**THE TASKS**
(1) Update the passage on presidential power in foreign affairs from "This question of" to "War Powers Act.", inclusive, changing "tug of war" to "struggle".
(2) According to the passage on presidential power in foreign affairs, what makes UN Security Council resolutions binding on the United States once passed?
(3) Pick up the passage on presidential power in foreign affairs after its final sentence and keep writing it.

Yet the erosion in the status and position of the secretary of state as the “chief diplomatic officer” of the United States continues. Add to that concerns in the future as to whether the president’s most trusted confidants could pass muster in Senate confirmation, and the legal reality that confirmed cabinet officers have an obligation to testify before the legislative branch (whereas presidential staff are covered under the doctrine of “executive privilege”) and it creates incentives to shift more of the advising (and some of the communicating with foreign governments) away from the formal bureaucracy and to the White House staff.
This question of “who speaks” for the United States is also taken up in the growing tug of war between the executive and legislative branches. War powers have already been attenuated, with presidents increasingly ordering military actions on the basis of their Article II authority as commander in chief, citing pre-existing international commitments and broad-based authorizations such as the post–9/11 Authorization for the Use of Military Force, or redefining what the U.S. military does as not direct combat but as training, advising, or assistance, so as to avoid triggering the War Powers Act.
But new tools have emerged for the president to retain a much greater degree of freedom from constraint in the diplomatic arena as well. The Iran agreement was never constituted as a treaty, which would require Senate confirmation, and the core of its provisions were enabled via resolutions of the United Nations Security Council—whose U.S. ambassador is instructed by the president, not the Congress, but whose resolutions, once passed, are binding on the United States (if Washington has not exercised its veto) per the 1945 Senate ratification of the UN Charter. The complicated political scheme that was developed to give Congress a “voice,” cleverly set up for members of both chambers to have to vote to disapprove rather than to cast an affirmative ballot, gave the White House a safe cushion, because the bar to disapprove the agreement was set much higher than if the Congress was called upon to affirmatively ratify the deal. Congress thus got its voice without having to own responsibility for the deal. The model for getting a problematic agreement de facto ratified—to pursue an executive agreement—was repeated this year in terms of a controversial climate-change pact whose validity rests not on Senate ratification of a treaty but on a presidential signature and a directive to executive-branch agencies to follow its provisions.

**EXCERPTED DATA**
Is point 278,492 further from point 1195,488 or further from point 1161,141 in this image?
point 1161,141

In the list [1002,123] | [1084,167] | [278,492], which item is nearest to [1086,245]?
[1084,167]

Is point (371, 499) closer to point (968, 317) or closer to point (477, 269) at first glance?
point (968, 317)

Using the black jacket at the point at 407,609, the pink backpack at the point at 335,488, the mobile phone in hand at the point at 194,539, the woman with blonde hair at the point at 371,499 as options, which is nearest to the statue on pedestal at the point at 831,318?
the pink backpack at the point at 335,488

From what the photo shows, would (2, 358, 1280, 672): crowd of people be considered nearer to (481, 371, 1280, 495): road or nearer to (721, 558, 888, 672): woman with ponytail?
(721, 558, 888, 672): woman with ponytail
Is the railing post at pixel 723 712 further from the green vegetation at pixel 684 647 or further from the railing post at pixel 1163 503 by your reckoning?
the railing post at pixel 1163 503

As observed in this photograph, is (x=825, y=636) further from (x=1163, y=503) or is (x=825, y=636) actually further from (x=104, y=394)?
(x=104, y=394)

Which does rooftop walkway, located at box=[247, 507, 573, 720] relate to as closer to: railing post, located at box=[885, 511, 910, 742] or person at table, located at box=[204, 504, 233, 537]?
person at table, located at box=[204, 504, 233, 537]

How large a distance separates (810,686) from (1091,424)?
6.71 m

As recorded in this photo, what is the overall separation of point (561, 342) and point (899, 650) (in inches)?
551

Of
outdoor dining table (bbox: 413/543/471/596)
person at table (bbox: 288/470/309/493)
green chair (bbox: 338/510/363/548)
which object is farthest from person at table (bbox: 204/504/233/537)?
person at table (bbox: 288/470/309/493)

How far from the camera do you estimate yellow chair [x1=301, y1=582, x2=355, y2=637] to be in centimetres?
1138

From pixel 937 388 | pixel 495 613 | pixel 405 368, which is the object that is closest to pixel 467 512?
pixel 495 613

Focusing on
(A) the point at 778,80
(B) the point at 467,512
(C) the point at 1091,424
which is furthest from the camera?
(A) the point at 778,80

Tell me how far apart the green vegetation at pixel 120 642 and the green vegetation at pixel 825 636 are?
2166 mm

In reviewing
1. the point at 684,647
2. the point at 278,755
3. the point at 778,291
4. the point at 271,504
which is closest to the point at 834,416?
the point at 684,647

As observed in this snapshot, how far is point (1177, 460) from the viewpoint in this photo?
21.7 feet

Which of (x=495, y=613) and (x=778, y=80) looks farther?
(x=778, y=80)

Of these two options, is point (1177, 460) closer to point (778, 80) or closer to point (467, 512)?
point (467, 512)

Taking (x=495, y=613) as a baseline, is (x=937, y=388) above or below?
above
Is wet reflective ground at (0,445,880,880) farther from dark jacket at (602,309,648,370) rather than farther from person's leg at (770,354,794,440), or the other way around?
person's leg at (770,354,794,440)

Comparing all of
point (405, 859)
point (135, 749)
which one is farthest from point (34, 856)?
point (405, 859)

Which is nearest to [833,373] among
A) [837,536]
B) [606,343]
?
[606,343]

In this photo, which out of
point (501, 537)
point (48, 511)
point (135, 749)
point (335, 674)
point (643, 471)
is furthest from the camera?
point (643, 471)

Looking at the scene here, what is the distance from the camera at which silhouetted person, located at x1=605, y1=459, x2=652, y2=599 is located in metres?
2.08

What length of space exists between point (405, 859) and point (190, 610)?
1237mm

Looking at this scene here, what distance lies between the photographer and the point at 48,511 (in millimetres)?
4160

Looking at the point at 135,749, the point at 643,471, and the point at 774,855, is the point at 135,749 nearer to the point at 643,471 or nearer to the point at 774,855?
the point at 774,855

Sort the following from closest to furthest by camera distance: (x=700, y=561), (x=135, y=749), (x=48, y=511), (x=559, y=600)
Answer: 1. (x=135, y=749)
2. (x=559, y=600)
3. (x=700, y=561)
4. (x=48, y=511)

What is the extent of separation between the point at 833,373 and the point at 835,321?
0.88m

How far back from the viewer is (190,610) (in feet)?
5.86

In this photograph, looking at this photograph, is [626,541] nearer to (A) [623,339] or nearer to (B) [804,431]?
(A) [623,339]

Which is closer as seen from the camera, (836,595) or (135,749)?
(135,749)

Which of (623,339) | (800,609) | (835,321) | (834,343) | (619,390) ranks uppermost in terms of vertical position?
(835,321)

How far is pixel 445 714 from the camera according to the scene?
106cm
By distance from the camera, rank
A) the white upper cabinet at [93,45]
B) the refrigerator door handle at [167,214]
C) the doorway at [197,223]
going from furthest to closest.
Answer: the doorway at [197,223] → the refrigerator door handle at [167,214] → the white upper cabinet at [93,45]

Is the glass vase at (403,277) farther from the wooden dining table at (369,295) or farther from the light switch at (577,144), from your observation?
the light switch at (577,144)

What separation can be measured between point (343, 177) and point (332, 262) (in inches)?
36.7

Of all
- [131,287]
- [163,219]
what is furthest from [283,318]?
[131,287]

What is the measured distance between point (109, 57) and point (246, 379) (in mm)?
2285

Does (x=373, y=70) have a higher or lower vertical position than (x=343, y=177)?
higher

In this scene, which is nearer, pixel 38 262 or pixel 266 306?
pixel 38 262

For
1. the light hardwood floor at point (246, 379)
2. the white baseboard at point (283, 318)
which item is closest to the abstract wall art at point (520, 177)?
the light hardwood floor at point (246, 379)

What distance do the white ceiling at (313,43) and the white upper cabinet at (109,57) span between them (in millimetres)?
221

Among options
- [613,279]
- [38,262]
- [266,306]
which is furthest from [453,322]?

**ANSWERS TO THE EXERCISE**
(1)
This question of “who speaks” for the United States is also taken up in the growing struggle between the executive and legislative branches. War powers have already been attenuated, with presidents increasingly ordering military actions on the basis of their Article II authority as commander in chief, citing pre-existing international commitments and broad-based authorizations such as the post–9/11 Authorization for the Use of Military Force, or redefining what the U.S. military does as not direct combat but as training, advising, or assistance, so as to avoid triggering the War Powers Act.

(2) The Senate's 1945 ratification of the UN Charter makes them binding, provided Washington has not exercised its veto.

(3)
The lessons that foreign governments might take from all of this is to throw out any basic U.S. civics text in their embassy libraries in order to learn the real lessons of how things get done: find the right people who have the president’s ear within the White House (rather than assuming that the people with the impressive sounding bureaucratic titles are the focal point), and take a chance that a deal reached directly with the president will, over time, become the default status quo, rather than risk a treaty failing to gain the approbation of the legislative branch. As I’ve noted in these pages, any of Barack Obama’s successors in the Oval Office are likely to continue to want to keep critical national-security decisions centralized in the White House, rather than to parcel out responsibility either to the bureaucracy or the Congress.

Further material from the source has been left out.